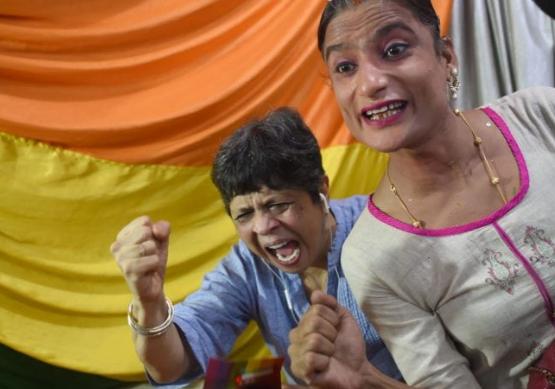 Hindistan'daki Yüksek Mahkeme Eşcinsel İlişkiyi Yasallaştırdı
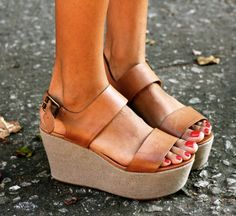 12 Stunning High Heels and Wedges To Wear This Summer Sim, as controversas flatforms vieram pra ficar – street style – heels – salto plataforma The Best of sandals in Cute Shoes, Me Too Shoes, Tan Shoes, Keds, Ugg Boots, Shoe Boots, Looks Style, My Style, Look Body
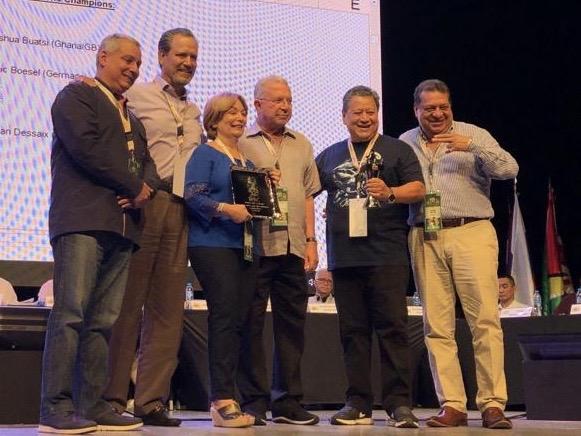 Juan Carlos Tapia y Daniel Alonso reciben distinción CMB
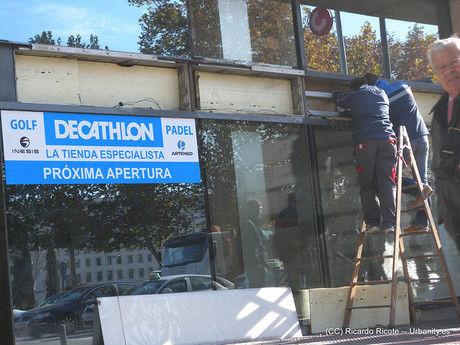 デカトロンの店舗前
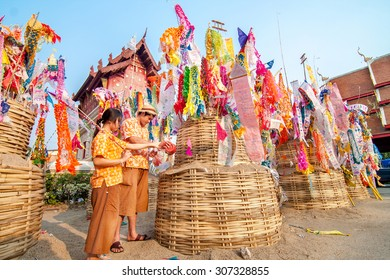CHIANGMAI, THAILAND-APRIL 14, 2010 : Songkran Festival is celebrated in a traditional New Year's Day, A Lovers comes to decorat tung in the temple Wat Phrasing. Chiang Mai,Thailand.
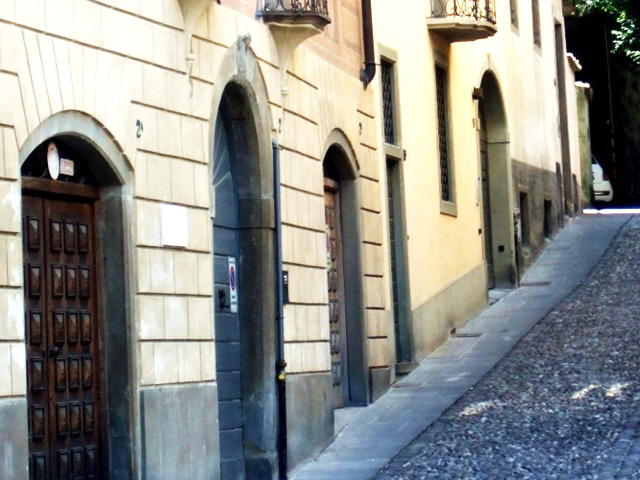 Bergamo An inclined street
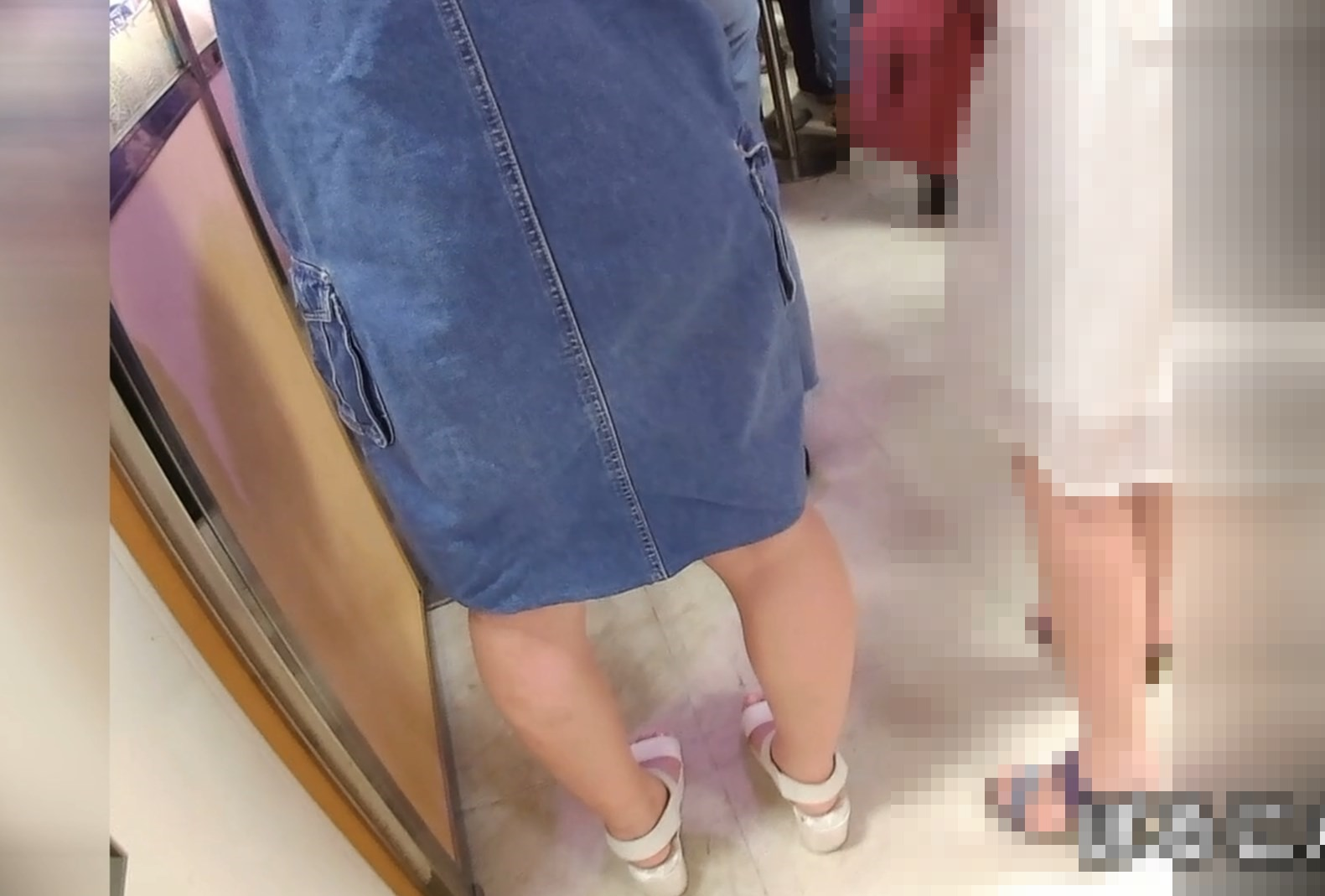 デニムなスカートのお嬢さんたちの白パンツを拝見(No.32)画像つき詳細レビュー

****************************************

▶ _Assigned task_
Your job is to restate, word for word, only the lines from the one holding "Bergamo An inclined street" through the end of the material; pictures stay out.

▶ _Result of this task_
 Bergamo An inclined street
 デニムなスカートのお嬢さんたちの白パンツを拝見(No.32)画像つき詳細レビュー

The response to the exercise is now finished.